Methods inherited from class java.lang.Object
`clone, equals, finalize, getClass, hashCode, notify, notifyAll, toString, wait, wait, wait`

Constructor Detail

HBaseWriter

public HBaseWriter(String zkQuorum,
                   int zkClientPort,
                   String tableName,
                   HBaseParameters parameters)
            throws IOException

Instantiates a new HBaseWriter for the WriterPool to use in heritrix.

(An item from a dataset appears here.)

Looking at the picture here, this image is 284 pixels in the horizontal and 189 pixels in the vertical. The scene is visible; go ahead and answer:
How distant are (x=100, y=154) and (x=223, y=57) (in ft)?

Parameters:: zkQuorum - the zookeeper quorum. The list of hosts that make up you zookeeper quorum. i.e.: zkHost1,zkHost2,zkHost3; zkClientPort - the zookeeper client port that clients should try to connect on for servers in the zk quorum. This value is analgous to the hase-site.xml config parameter: hbase.zookeeper.property.clientPort; tableName - the table in hbase to write to. i.e. : webtable; parameters - an HBaseParameters object consisting of parameters list
Throws:: IOException - Signals that an I/O exception has occurred.

Method Detail

getHbaseOptions

public HBaseParameters getHbaseOptions()

See Also:: HBaseParameters

getClient

public org.apache.hadoop.hbase.client.HTable getClient()

Gets the HTable client.

Returns:: the client

initializeCrawlTable

protected void initializeCrawlTable(org.apache.hadoop.conf.Configuration hbaseConfiguration,
                                    String hbaseTableName)
                             throws IOException

Creates the crawl table in HBase.

Parameters:: hbaseConfiguration - the c; hbaseTableName - the table
Throws:: IOException - Signals that an I/O exception has occurred.

getByteArrayFromInputStream

protected byte[] getByteArrayFromInputStream(org.archive.io.ReplayInputStream replayInputStream,
                                             int streamSize)
                                      throws IOException

Read the ReplayInputStream and write it to the given BatchUpdate with the given column.

Parameters:: replayInputStream - the ris the cell data as a replay input stream; streamSize - the size
Returns:: the byte array from input stream
Throws:: IOException - Signals that an I/O exception has occurred.

processContent

protected void processContent(org.apache.hadoop.hbase.client.Put put,
                              org.archive.io.ReplayInputStream replayInputStream,
                              int streamSize)
                       throws IOException

This is a stub method and is here to allow extension/overriding for custom content parsing, data manipulation and to populate new columns. For Example : html parsing, text extraction, analysis and transformation and storing the results in new column families/columns using the batch update object. Or even saving the values in other custom hbase tables or other remote data sources. (a.k.a. anything you want)

Parameters:: put - the stateful put object containing all the row data to be written.; replayInputStream - the replay input stream containing the raw content gotten by heritrix crawler.; streamSize - the stream size
Throws:: IOException - Signals that an I/O exception has occurred.

write

public void write(org.archive.modules.CrawlURI curi,
                  String ip,
                  org.archive.io.RecordingOutputStream recordingOutputStream,
                  org.archive.io.RecordingInputStream recordingInputStream)
           throws IOException

Write the crawled output to the configured HBase table. Write each row key as the url with reverse domain and optionally process any content.

Parameters:: curi - URI of crawled document; ip - IP of remote machine.; recordingOutputStream - recording input stream that captured the response; recordingInputStream - recording output stream that captured the GET request
Throws:: IOException - Signals that an I/O exception has occurred.